# Passage shown
Skip to main content

Pandas and Bandwidth in Python Tutorial: Plotting the Results of Internet Speed Tests

For the past few months we’ve had to reboot the cable modem every week or so. Nerd that I am, I went out and bought a new cable modem. I hooked it up like a champ, and then, BANG! It got much worse. It was slower, plus now the modem needed rebooting several times a day.
Since my wife was communicating mostly in spit and dirty looks, I called the cable company. They sent out a guy, and we (of course I hung around, “helping”) discovered that when I gave up cable TV, they put a gadget on my line that was hilariously incompatible with the new modem. The cable guy fixed everything, and I nearly fainted at how much faster it was.
I randomly sampled the bandwidth by bringing up a browser and going to a speed test page, but then I realized hey! I’m a programmer! I can automate that task. What follows is How I Did It.

The Task

My goal was to set up some scripts to run the speed test on a regular basis (every 30 minutes), log the data, and make a graph of the data available on-demand via a web browser.

The Python Toolbox

The primary tool I used is Python. It’s a powerful, but easy-to-use, language with plenty of modules available for data manipulation. In these examples, I’m using Python 2, but the Python 3 version would be very similar.

# Dataset excerpt
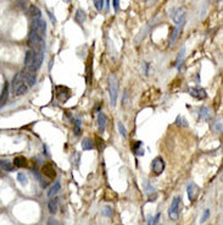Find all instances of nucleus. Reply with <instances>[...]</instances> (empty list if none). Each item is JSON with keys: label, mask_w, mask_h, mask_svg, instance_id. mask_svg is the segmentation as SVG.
<instances>
[{"label": "nucleus", "mask_w": 223, "mask_h": 225, "mask_svg": "<svg viewBox=\"0 0 223 225\" xmlns=\"http://www.w3.org/2000/svg\"><path fill=\"white\" fill-rule=\"evenodd\" d=\"M0 168L5 171H12L14 170V165L9 162V160H4V159H0Z\"/></svg>", "instance_id": "18"}, {"label": "nucleus", "mask_w": 223, "mask_h": 225, "mask_svg": "<svg viewBox=\"0 0 223 225\" xmlns=\"http://www.w3.org/2000/svg\"><path fill=\"white\" fill-rule=\"evenodd\" d=\"M25 81H23V73H17L16 76L14 77V80H12V88H16V87H18L21 83H23Z\"/></svg>", "instance_id": "23"}, {"label": "nucleus", "mask_w": 223, "mask_h": 225, "mask_svg": "<svg viewBox=\"0 0 223 225\" xmlns=\"http://www.w3.org/2000/svg\"><path fill=\"white\" fill-rule=\"evenodd\" d=\"M183 61H184V49H182V52L178 55V59H177V62H176V66L178 69H181V66L183 65Z\"/></svg>", "instance_id": "29"}, {"label": "nucleus", "mask_w": 223, "mask_h": 225, "mask_svg": "<svg viewBox=\"0 0 223 225\" xmlns=\"http://www.w3.org/2000/svg\"><path fill=\"white\" fill-rule=\"evenodd\" d=\"M102 215H105V217H111L112 215V211H111V207H109V206H106L105 208H104V211H102Z\"/></svg>", "instance_id": "33"}, {"label": "nucleus", "mask_w": 223, "mask_h": 225, "mask_svg": "<svg viewBox=\"0 0 223 225\" xmlns=\"http://www.w3.org/2000/svg\"><path fill=\"white\" fill-rule=\"evenodd\" d=\"M22 73H23V80L26 81L28 87H33L34 84L37 83V76H36L34 72H31V71L26 70Z\"/></svg>", "instance_id": "8"}, {"label": "nucleus", "mask_w": 223, "mask_h": 225, "mask_svg": "<svg viewBox=\"0 0 223 225\" xmlns=\"http://www.w3.org/2000/svg\"><path fill=\"white\" fill-rule=\"evenodd\" d=\"M32 29L39 36L44 38L45 36V32H46V22L43 20V18H33V26Z\"/></svg>", "instance_id": "4"}, {"label": "nucleus", "mask_w": 223, "mask_h": 225, "mask_svg": "<svg viewBox=\"0 0 223 225\" xmlns=\"http://www.w3.org/2000/svg\"><path fill=\"white\" fill-rule=\"evenodd\" d=\"M179 202H181V197H174L169 208H168V217L171 218V220H177L178 219V214H179Z\"/></svg>", "instance_id": "5"}, {"label": "nucleus", "mask_w": 223, "mask_h": 225, "mask_svg": "<svg viewBox=\"0 0 223 225\" xmlns=\"http://www.w3.org/2000/svg\"><path fill=\"white\" fill-rule=\"evenodd\" d=\"M74 135L76 136L81 135V120L79 119H77L76 122H74Z\"/></svg>", "instance_id": "31"}, {"label": "nucleus", "mask_w": 223, "mask_h": 225, "mask_svg": "<svg viewBox=\"0 0 223 225\" xmlns=\"http://www.w3.org/2000/svg\"><path fill=\"white\" fill-rule=\"evenodd\" d=\"M187 191H188V198H189V201H190V202L196 201V198L199 196V187H197V185L192 182L190 185H188Z\"/></svg>", "instance_id": "7"}, {"label": "nucleus", "mask_w": 223, "mask_h": 225, "mask_svg": "<svg viewBox=\"0 0 223 225\" xmlns=\"http://www.w3.org/2000/svg\"><path fill=\"white\" fill-rule=\"evenodd\" d=\"M118 5H120V0H113V9H115V11L118 10Z\"/></svg>", "instance_id": "39"}, {"label": "nucleus", "mask_w": 223, "mask_h": 225, "mask_svg": "<svg viewBox=\"0 0 223 225\" xmlns=\"http://www.w3.org/2000/svg\"><path fill=\"white\" fill-rule=\"evenodd\" d=\"M49 16H50V18H51V21H53V22H56L55 17H54V16H53V14H49Z\"/></svg>", "instance_id": "40"}, {"label": "nucleus", "mask_w": 223, "mask_h": 225, "mask_svg": "<svg viewBox=\"0 0 223 225\" xmlns=\"http://www.w3.org/2000/svg\"><path fill=\"white\" fill-rule=\"evenodd\" d=\"M74 18H76V22H77V23L82 25L84 21H85V18H87V15H85V12H84L82 9H78V10L76 11Z\"/></svg>", "instance_id": "15"}, {"label": "nucleus", "mask_w": 223, "mask_h": 225, "mask_svg": "<svg viewBox=\"0 0 223 225\" xmlns=\"http://www.w3.org/2000/svg\"><path fill=\"white\" fill-rule=\"evenodd\" d=\"M60 188H61V185L59 181H56L53 186H51V188L49 190V192H48V196L49 197H54L55 195H57V192L60 191Z\"/></svg>", "instance_id": "21"}, {"label": "nucleus", "mask_w": 223, "mask_h": 225, "mask_svg": "<svg viewBox=\"0 0 223 225\" xmlns=\"http://www.w3.org/2000/svg\"><path fill=\"white\" fill-rule=\"evenodd\" d=\"M177 124H178V125H181V126H184V127L188 126L187 120H185L184 118H182V116H178V118H177Z\"/></svg>", "instance_id": "35"}, {"label": "nucleus", "mask_w": 223, "mask_h": 225, "mask_svg": "<svg viewBox=\"0 0 223 225\" xmlns=\"http://www.w3.org/2000/svg\"><path fill=\"white\" fill-rule=\"evenodd\" d=\"M178 26L174 28V31H173V34H172V38H171V41H169V43L171 44H173L174 43V41L177 39V37H178V33H179V29H181V27H182V25H183V22L182 23H177Z\"/></svg>", "instance_id": "26"}, {"label": "nucleus", "mask_w": 223, "mask_h": 225, "mask_svg": "<svg viewBox=\"0 0 223 225\" xmlns=\"http://www.w3.org/2000/svg\"><path fill=\"white\" fill-rule=\"evenodd\" d=\"M145 191H146V195H148V196H150V195L155 193V188H154V186L149 182H145Z\"/></svg>", "instance_id": "30"}, {"label": "nucleus", "mask_w": 223, "mask_h": 225, "mask_svg": "<svg viewBox=\"0 0 223 225\" xmlns=\"http://www.w3.org/2000/svg\"><path fill=\"white\" fill-rule=\"evenodd\" d=\"M210 116H211V110H210L207 107H202L199 112V118L201 120H205V121H209Z\"/></svg>", "instance_id": "13"}, {"label": "nucleus", "mask_w": 223, "mask_h": 225, "mask_svg": "<svg viewBox=\"0 0 223 225\" xmlns=\"http://www.w3.org/2000/svg\"><path fill=\"white\" fill-rule=\"evenodd\" d=\"M93 147H94V142L90 140V138H88V137H85L82 142V148H83V151H89V149H93Z\"/></svg>", "instance_id": "22"}, {"label": "nucleus", "mask_w": 223, "mask_h": 225, "mask_svg": "<svg viewBox=\"0 0 223 225\" xmlns=\"http://www.w3.org/2000/svg\"><path fill=\"white\" fill-rule=\"evenodd\" d=\"M33 175H34V176L37 178V180H38V181L40 182V185H42V187H44V188H45V187L48 186V181H45V180L43 179V178H42V175H40V174H39L38 171H33Z\"/></svg>", "instance_id": "27"}, {"label": "nucleus", "mask_w": 223, "mask_h": 225, "mask_svg": "<svg viewBox=\"0 0 223 225\" xmlns=\"http://www.w3.org/2000/svg\"><path fill=\"white\" fill-rule=\"evenodd\" d=\"M212 127H213V130H215L216 132H222V119H221V118L217 119Z\"/></svg>", "instance_id": "28"}, {"label": "nucleus", "mask_w": 223, "mask_h": 225, "mask_svg": "<svg viewBox=\"0 0 223 225\" xmlns=\"http://www.w3.org/2000/svg\"><path fill=\"white\" fill-rule=\"evenodd\" d=\"M151 169H153L155 175H160L162 174V171L165 170V162L161 157H156L151 163Z\"/></svg>", "instance_id": "6"}, {"label": "nucleus", "mask_w": 223, "mask_h": 225, "mask_svg": "<svg viewBox=\"0 0 223 225\" xmlns=\"http://www.w3.org/2000/svg\"><path fill=\"white\" fill-rule=\"evenodd\" d=\"M14 91H15V94H16V96H22V94H25V93L28 91V86L23 82V83L20 84L18 87H16Z\"/></svg>", "instance_id": "19"}, {"label": "nucleus", "mask_w": 223, "mask_h": 225, "mask_svg": "<svg viewBox=\"0 0 223 225\" xmlns=\"http://www.w3.org/2000/svg\"><path fill=\"white\" fill-rule=\"evenodd\" d=\"M64 1H67V2H69V1H70V0H64Z\"/></svg>", "instance_id": "41"}, {"label": "nucleus", "mask_w": 223, "mask_h": 225, "mask_svg": "<svg viewBox=\"0 0 223 225\" xmlns=\"http://www.w3.org/2000/svg\"><path fill=\"white\" fill-rule=\"evenodd\" d=\"M160 218H161V213H157L156 214V217L153 218V224L151 225H157L159 224V220H160Z\"/></svg>", "instance_id": "37"}, {"label": "nucleus", "mask_w": 223, "mask_h": 225, "mask_svg": "<svg viewBox=\"0 0 223 225\" xmlns=\"http://www.w3.org/2000/svg\"><path fill=\"white\" fill-rule=\"evenodd\" d=\"M118 131H120V133L123 136V137H126L127 136V132H126V127L125 125L122 124V122H118Z\"/></svg>", "instance_id": "34"}, {"label": "nucleus", "mask_w": 223, "mask_h": 225, "mask_svg": "<svg viewBox=\"0 0 223 225\" xmlns=\"http://www.w3.org/2000/svg\"><path fill=\"white\" fill-rule=\"evenodd\" d=\"M109 91H110V102L111 105L115 108L116 107V102L118 97V81L116 78V76H110L109 78Z\"/></svg>", "instance_id": "1"}, {"label": "nucleus", "mask_w": 223, "mask_h": 225, "mask_svg": "<svg viewBox=\"0 0 223 225\" xmlns=\"http://www.w3.org/2000/svg\"><path fill=\"white\" fill-rule=\"evenodd\" d=\"M27 165V160L25 157H16L14 159V167L17 168H23Z\"/></svg>", "instance_id": "16"}, {"label": "nucleus", "mask_w": 223, "mask_h": 225, "mask_svg": "<svg viewBox=\"0 0 223 225\" xmlns=\"http://www.w3.org/2000/svg\"><path fill=\"white\" fill-rule=\"evenodd\" d=\"M33 56H34V52H33L32 49L27 50V53H26V55H25V66H26V69L29 66V64H31Z\"/></svg>", "instance_id": "24"}, {"label": "nucleus", "mask_w": 223, "mask_h": 225, "mask_svg": "<svg viewBox=\"0 0 223 225\" xmlns=\"http://www.w3.org/2000/svg\"><path fill=\"white\" fill-rule=\"evenodd\" d=\"M133 152L135 155H144V149H143V143L140 141H137L133 144Z\"/></svg>", "instance_id": "17"}, {"label": "nucleus", "mask_w": 223, "mask_h": 225, "mask_svg": "<svg viewBox=\"0 0 223 225\" xmlns=\"http://www.w3.org/2000/svg\"><path fill=\"white\" fill-rule=\"evenodd\" d=\"M17 180L20 181V183H21L22 186H27L28 185L27 176H26L23 172H18V174H17Z\"/></svg>", "instance_id": "25"}, {"label": "nucleus", "mask_w": 223, "mask_h": 225, "mask_svg": "<svg viewBox=\"0 0 223 225\" xmlns=\"http://www.w3.org/2000/svg\"><path fill=\"white\" fill-rule=\"evenodd\" d=\"M43 58H44V53H43V50H38V53H36L34 56H33V59H32V61H31L29 66L27 68V70L36 73L37 71L40 69V66H42Z\"/></svg>", "instance_id": "3"}, {"label": "nucleus", "mask_w": 223, "mask_h": 225, "mask_svg": "<svg viewBox=\"0 0 223 225\" xmlns=\"http://www.w3.org/2000/svg\"><path fill=\"white\" fill-rule=\"evenodd\" d=\"M43 38L39 37L33 29H31L29 36H28V45L33 49H38V50H43Z\"/></svg>", "instance_id": "2"}, {"label": "nucleus", "mask_w": 223, "mask_h": 225, "mask_svg": "<svg viewBox=\"0 0 223 225\" xmlns=\"http://www.w3.org/2000/svg\"><path fill=\"white\" fill-rule=\"evenodd\" d=\"M171 17L174 20V22L182 23V22H184V11L182 9H174L171 12Z\"/></svg>", "instance_id": "11"}, {"label": "nucleus", "mask_w": 223, "mask_h": 225, "mask_svg": "<svg viewBox=\"0 0 223 225\" xmlns=\"http://www.w3.org/2000/svg\"><path fill=\"white\" fill-rule=\"evenodd\" d=\"M48 208H49V212H50L51 214H55L56 212H57V209H59V201H57V198H53V199L49 201Z\"/></svg>", "instance_id": "14"}, {"label": "nucleus", "mask_w": 223, "mask_h": 225, "mask_svg": "<svg viewBox=\"0 0 223 225\" xmlns=\"http://www.w3.org/2000/svg\"><path fill=\"white\" fill-rule=\"evenodd\" d=\"M29 12H31V16H32L33 18H42V11H40L36 5H32V6H31Z\"/></svg>", "instance_id": "20"}, {"label": "nucleus", "mask_w": 223, "mask_h": 225, "mask_svg": "<svg viewBox=\"0 0 223 225\" xmlns=\"http://www.w3.org/2000/svg\"><path fill=\"white\" fill-rule=\"evenodd\" d=\"M106 124H107V118H106V115H105L104 112H101L98 115V127L100 132H104V131H105Z\"/></svg>", "instance_id": "12"}, {"label": "nucleus", "mask_w": 223, "mask_h": 225, "mask_svg": "<svg viewBox=\"0 0 223 225\" xmlns=\"http://www.w3.org/2000/svg\"><path fill=\"white\" fill-rule=\"evenodd\" d=\"M48 225H59V223H57V220H56V219L50 218V219L48 220Z\"/></svg>", "instance_id": "38"}, {"label": "nucleus", "mask_w": 223, "mask_h": 225, "mask_svg": "<svg viewBox=\"0 0 223 225\" xmlns=\"http://www.w3.org/2000/svg\"><path fill=\"white\" fill-rule=\"evenodd\" d=\"M189 93H190V96H193V97H195L197 99H204L207 97L206 91L202 89V88H199V87H190Z\"/></svg>", "instance_id": "9"}, {"label": "nucleus", "mask_w": 223, "mask_h": 225, "mask_svg": "<svg viewBox=\"0 0 223 225\" xmlns=\"http://www.w3.org/2000/svg\"><path fill=\"white\" fill-rule=\"evenodd\" d=\"M42 174L43 175H45L46 178H49V179H54L56 176L55 168L53 167V164L48 163V164H45V165L42 168Z\"/></svg>", "instance_id": "10"}, {"label": "nucleus", "mask_w": 223, "mask_h": 225, "mask_svg": "<svg viewBox=\"0 0 223 225\" xmlns=\"http://www.w3.org/2000/svg\"><path fill=\"white\" fill-rule=\"evenodd\" d=\"M209 217H210V209H205L204 211V214H202V217H201V223H205L207 219H209Z\"/></svg>", "instance_id": "36"}, {"label": "nucleus", "mask_w": 223, "mask_h": 225, "mask_svg": "<svg viewBox=\"0 0 223 225\" xmlns=\"http://www.w3.org/2000/svg\"><path fill=\"white\" fill-rule=\"evenodd\" d=\"M104 2H105L104 0H94V5H95L98 11H101L104 9Z\"/></svg>", "instance_id": "32"}]
</instances>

# Problem
Update the speed-test tutorial between "Skip to main" and "faster it was.", inclusive, and write it out with "cable modem" changed to "DSL modem" wherever it occurs. The listing is drawn from a separate source unrelated to the speed-test tutorial.

# Completed exercise
Skip to main content

Pandas and Bandwidth in Python Tutorial: Plotting the Results of Internet Speed Tests

For the past few months we’ve had to reboot the DSL modem every week or so. Nerd that I am, I went out and bought a new DSL modem. I hooked it up like a champ, and then, BANG! It got much worse. It was slower, plus now the modem needed rebooting several times a day.
Since my wife was communicating mostly in spit and dirty looks, I called the cable company. They sent out a guy, and we (of course I hung around, “helping”) discovered that when I gave up cable TV, they put a gadget on my line that was hilariously incompatible with the new modem. The cable guy fixed everything, and I nearly fainted at how much faster it was.